日本株は大幅に反発。取引序盤に7,000円を割り込む等地合いは良くなかったが、後場に入ってから輸出関連株を中心に上昇し、大幅な上昇となった。日銀が利下げを検討していることなども材料視されたようである。米国株は大幅に上昇し、ダウは9,000?を回復した。今までの急ろくな売られすぎが明らかに材料視され、割安感からの買い戻しが優勢となった。
穀物市場サマリー)
・大豆価格は下落した。アジア株が好調であったことから10日移動平均線を試す展開となっていたが、米国時間の前場、経済統計の悪化を受けて株価が調整したことから地合いが悪化したことや、そもそも10日移動平均線レジスタンスが強く意識されていることから結局下落することとなった。イールドカーブは期近を中心に低下している。
・トウモロコシ価格は続伸。USDA発表による米国のトウモロコシの収穫が120.33億ブッシェルと、10月見通しよりも1.4%減少したことが好感されたようだ。また、作付面積も1.3%、8月末時点の在庫も10.88億ブッシェル(当初見通し比▲5.7%)も材料視された。この結果10日移動平均線を一時上回る水準まで上昇した。イールドカーブはパラレルに上昇している。

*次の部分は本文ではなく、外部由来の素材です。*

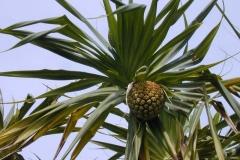Immature-Hala-fruit-on-the-plant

・小麦価格は下落。USDAの報告によれば冬小麦の作柄状況が65%が良以上(前年55%)であったことから、小幅下落となった。イールドカーブはパラレルに低下。

非鉄金属関連ニュース)
・NY金は小幅下落。ドルが対ユーロで上昇が続いていることと、昨日に関しては株価が大幅に回復したことから安全資産への逃避マインドが若干低下した。
 今後については、1990年台以降、最も急速な速度で進行するドル高が金価格の下押し材料になることが予想される。欧州景気も悪化し、同時にドル需給の経常的な逼迫がドル高をもたらしており、このままの水準で行くと金は600〜620?まで低下してもおかしくない地合いである。同時にETFの残高も減少しており、相場の下押し材料となると予想される。当面はリスク資産からの撤退の動きを受けて下値を探る動きが続くことになろう。
 NY銀は大幅に下落後、上昇。株価下落を受けて工業品としての色彩の強い銀は一旦調整し、その後の株価上昇で上昇して引けた。依然として10日移動平均線レジスタンスとして意識されている(9.40?)。
 先週のCFTCポジション報告によるNon-Commercialポジションは、金はロングが125,951(前週比 ▲5,142)、ショートが26,749(前週比 +2,481)となったことから、ネットで99,202(前週比 ▲7,623)となった。銀はロングが27,104(前週比 ▲5,142)、ショートが13,463(前週比 +2,481)となったことから、ネットで15,945(前週比 +140)となった。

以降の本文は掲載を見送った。